1958 - Charles de Gaulle was elected President of the French Fifth Republic; his Union des Démocrates pour la République received 78.5% of the vote.

1962 - Norway's first national park was established, at Rondane.

1964 - Lenny Bruce was convicted of obscenity and sentenced to four months in the workhouse.

1967 - Louis Washkansky, the world's first recipient of a heart transplant, died at Cape Town's Groote Schuur Hospital 18 days after his groundbreaking surgery on December 3rd.

1968 - NASA launched the Apollo 8 mission, its first to the moon.

1969 - The Gay Activists Alliance was formed in New York City by dissident members of the Gay Liberation Front following that summer's Stonewall Riots.

1970 - President Richard Nixon met with Elvis Presley in the Oval Office to discuss the war on drugs.

1971 - Kurt Waldheim was elected to replace U Thant as Secretary-General of the United Nations - on his 54th birthday.

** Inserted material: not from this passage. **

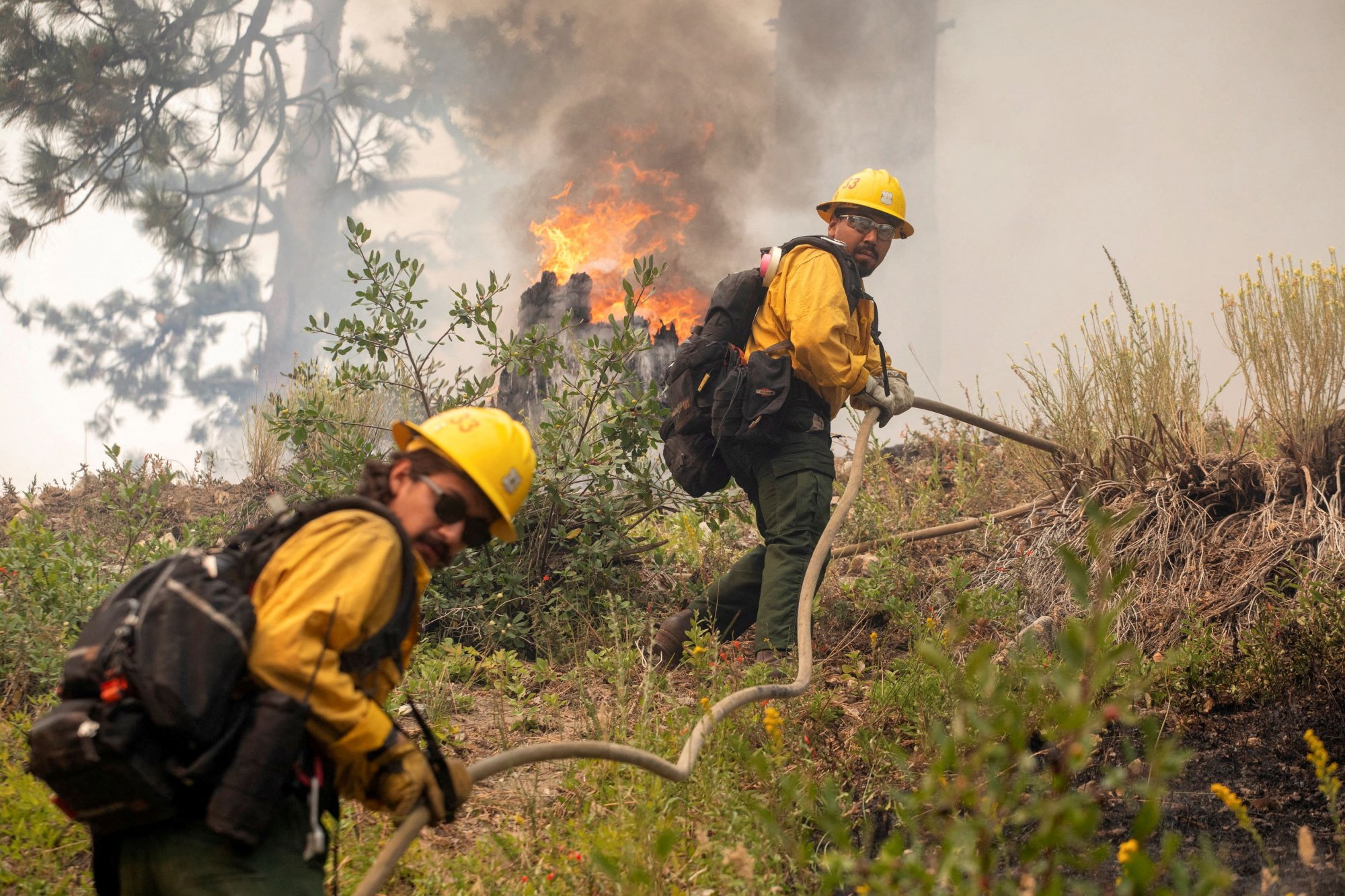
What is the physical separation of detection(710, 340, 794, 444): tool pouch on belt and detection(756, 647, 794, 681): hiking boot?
891mm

1979 - The Lancaster House Agreement - an arrangement whereby Rhodesia would gain its independence - was signed in London by Britain's Foreign Secretary Lord Carrington, Sir Ian Gilmour, Robert Mugabe, Joshua Nkomo, Bishop Abel Muzorewa and S.C. Mundawarara.

1988 - Pan Am Flight 103 exploded over the Scottish town of Lockerbie, killing everyone onboard and 11 on the ground - 270 in all. Although one might think the Scottish Government would like to hold those responsible to account for the crime, in August 2009 the only man ever found guilty in conjunction with the Lockerbie Bombing, Abdelbaset Ali Mohmed Al Megrahi, was released from jail and returned to Libya.